Jim told us about Red's family adding that his two children are still alive. Jim feels that the tale of Red's wife Agnes was ". the love story that was left out of the movie. She took care of Red right up until the day he died in a convalescent home in Rhode Island. Then the week after he dies she dies." The family always felt that she stayed alive just so she could take care of Red.

We discussed Red giving George Woolf instructions on how to ride Seabiscuit. Jim told us that his uncle was a unique guy and kind of a "loose cannon." Woolf and Red were simultaneously interviewed on the radio while Red was in a hospital room in California and George was on the East Coast and, according to Jim, Red told George: "Georgie, just get on the horse, face forward, put one leg on each side of the horse, let them lead you to the starting gate and then f*** it up like you always do."

Jim was relatively satisfied with the movie. He feels it basically captured his uncle, but did not fully get his true charm and ability, "In my opinion the man was a genius." He did feel that the book got it right except for making his father older than Red when he was actually younger and that Red, being as independent as he was, probably abandoned his guardian rather than the other way around.
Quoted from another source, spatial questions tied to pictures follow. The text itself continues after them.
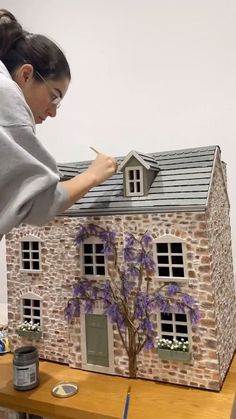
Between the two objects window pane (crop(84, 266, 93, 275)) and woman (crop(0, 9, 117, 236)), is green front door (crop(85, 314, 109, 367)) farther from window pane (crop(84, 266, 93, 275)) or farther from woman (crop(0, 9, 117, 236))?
woman (crop(0, 9, 117, 236))

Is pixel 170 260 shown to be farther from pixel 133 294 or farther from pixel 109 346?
pixel 109 346

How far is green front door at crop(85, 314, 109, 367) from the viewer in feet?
2.94

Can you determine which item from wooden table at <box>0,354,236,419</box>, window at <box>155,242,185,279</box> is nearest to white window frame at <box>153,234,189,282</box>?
window at <box>155,242,185,279</box>

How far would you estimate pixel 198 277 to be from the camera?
2.62ft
Jim feels that the movie did capture Red's toughness and his ability to overcome adversity. He was a much better boxer than portrayed in the film. Jim also is not sure how his uncle lost the sight in one eye, but is confident that Red never told anyone until after his racing days were over. In fact, Jim did not know Red was blind until he read Hillenbrand's book.

Jim feels that Red and Seabiscuit were kindred souls and he left us with this thought, "When you see the movie, just remember that Uncle Red was a fascinating guy. A guy that could keep you up all night just quoting some of the greatest literary figures in our era."

And, from our experience, this is a gift Jim charmingly inherited from his uncle.